Azione richiesta
Nel brano su Clemente Rebora, elenca per favore tutti gli ambiti indicati per «le contraddizioni e le lacerazioni» in cui era immerso l'uomo.

FILI D'AQUILONE
rivista d'immagini, idee e Poesia
Numero 10
aprile/giugno 2008

Identità & Conflitto

QUANDO IL CONFLITTO È CON SE STESSO
Sulla poesia di Clemente Rebora

di Marco Testi



La lunga strada che ha portato Clemente Rebora al sacerdozio ha creato il fraintendimento della sua poesia e il mito del poeta di prima e dopo la conversione.

Un problema di identità, ma più per gli esegeti che per lui. Perché la prima cosa che ci dicono i libri è che c'è un Rebora di prima della conversione, e un Rebora del dopo, dell'ingresso in convento tra i Rosminiani. Un problema di identità, che il poeta milanese aveva risolto dopo il grande conflitto tra l'uomo immerso nelle contraddizioni e le lacerazioni dell'amore, della guerra, della nevrosi e della irresolutezza. Aveva chiesto di diventare sacerdote, lui che aveva convissuto more uxorio con una donna (che bisogna dirlo, amò talmente Rebora da pregare per la sua conversione, che avrebbe portato alla fine del loro rapporto), lui che aveva scritto alcune delle pagine più laicamente tese all'ascolto dei movimenti dell'anima.

Dati forniti

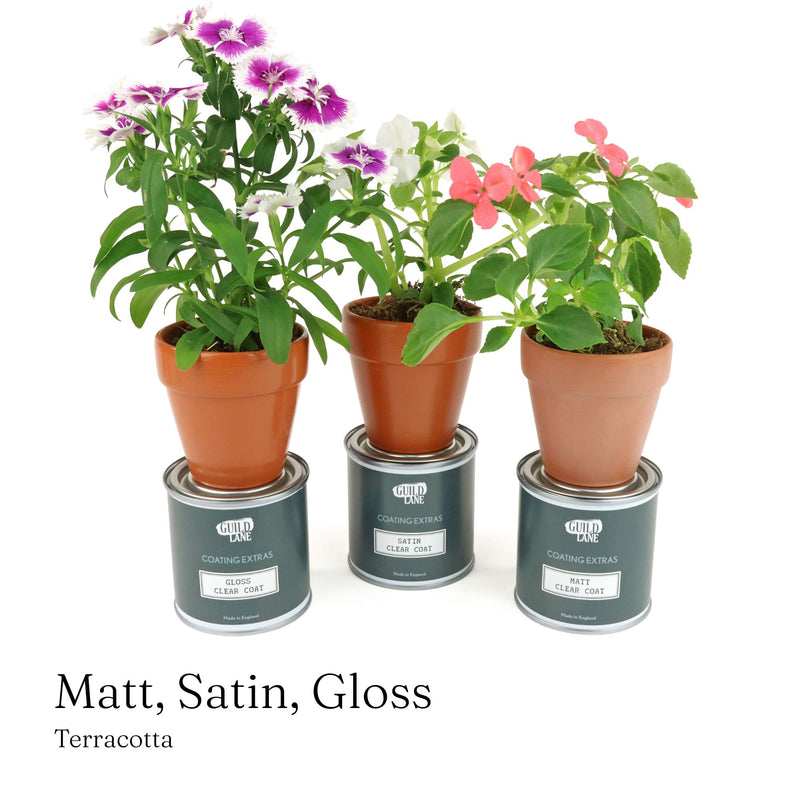 Three potted plants on top of three paint cans with 'Decorative Pots & Planters' text.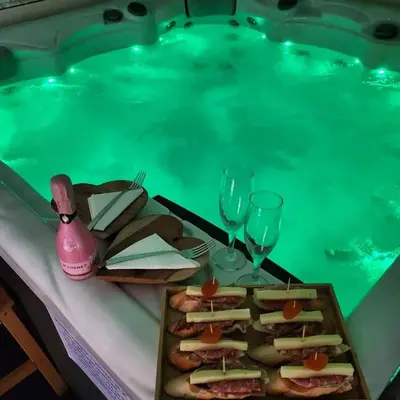 a table with sandwiches and wine glasses next to a swimming pool at Apartma in wellness Mesečina in Libeliče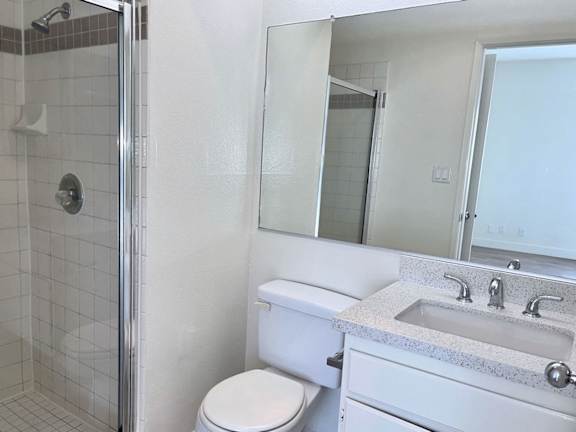 A white toilet sits next to a sink in a bathroom.
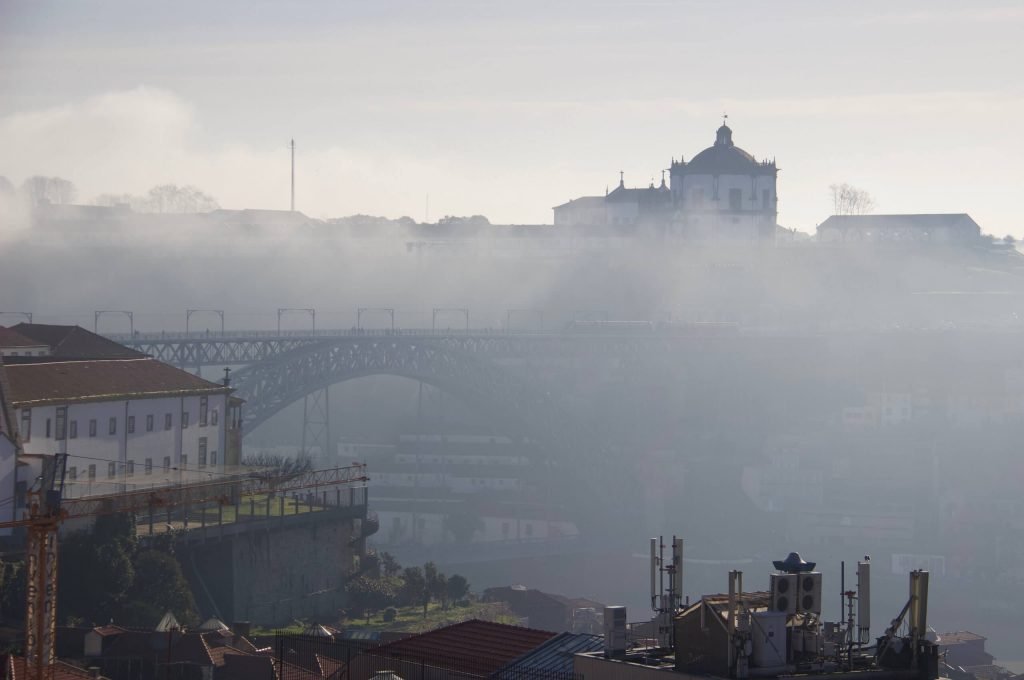 Morning fog hanging over the Douro River, with the Dom Luis Bridge and a castle visible in the background. ©KettiWilhelm2020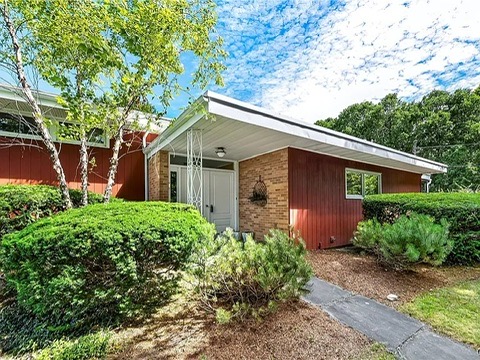 vintage MCM Fayetteville, NY house for sale with retro details, red wood exterior with flat roof and white front door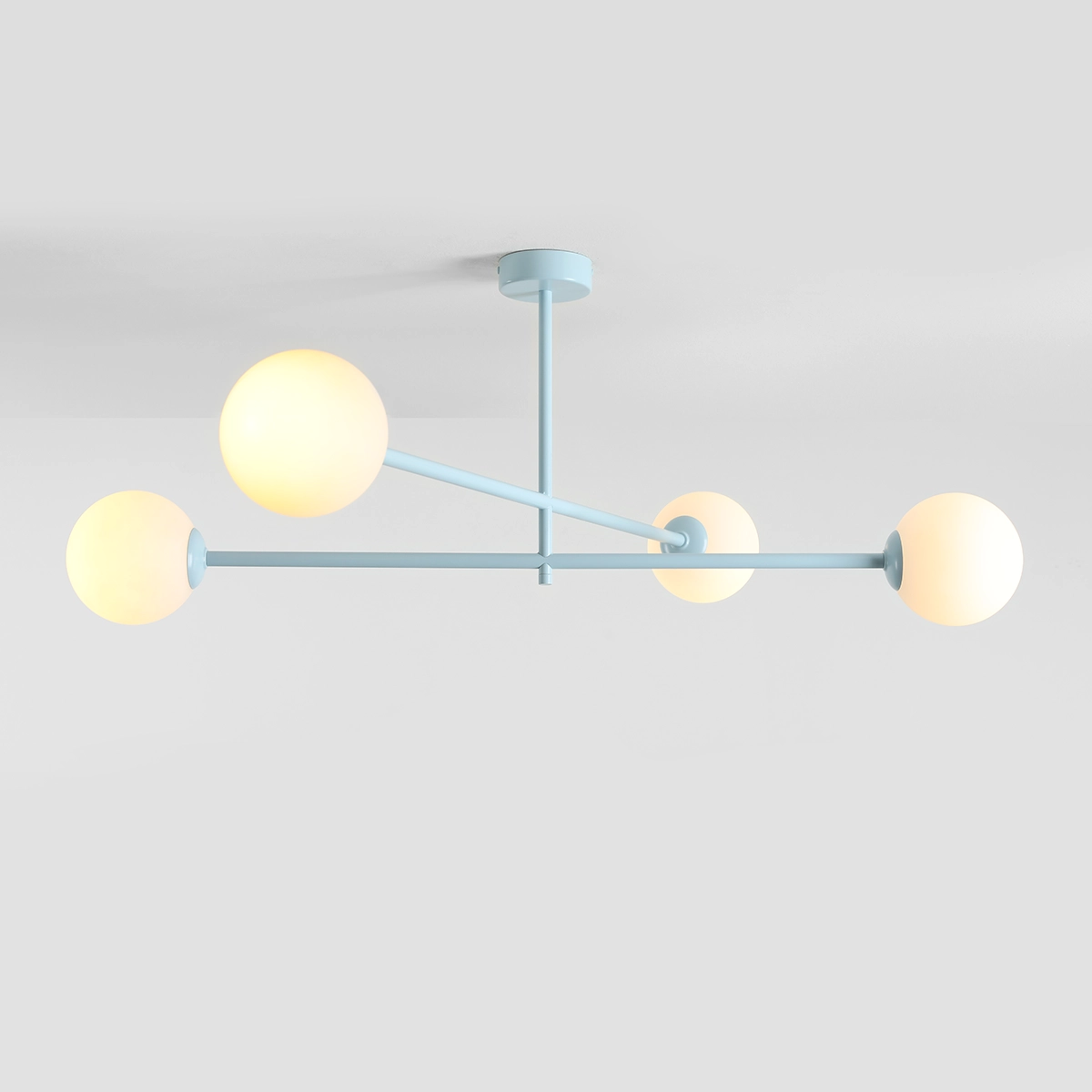 Pinne lampa sufitowa w kolorze błękitnym z czterema okrągłymi kloszami, zamocowana na cienkim stelażu. Klosze emitują ciepłe światło, a całość zawieszona jest na suficie w frontalnej pozycji.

Compito svolto
- l'amore
- la guerra
- la nevrosi
- l'irresolutezza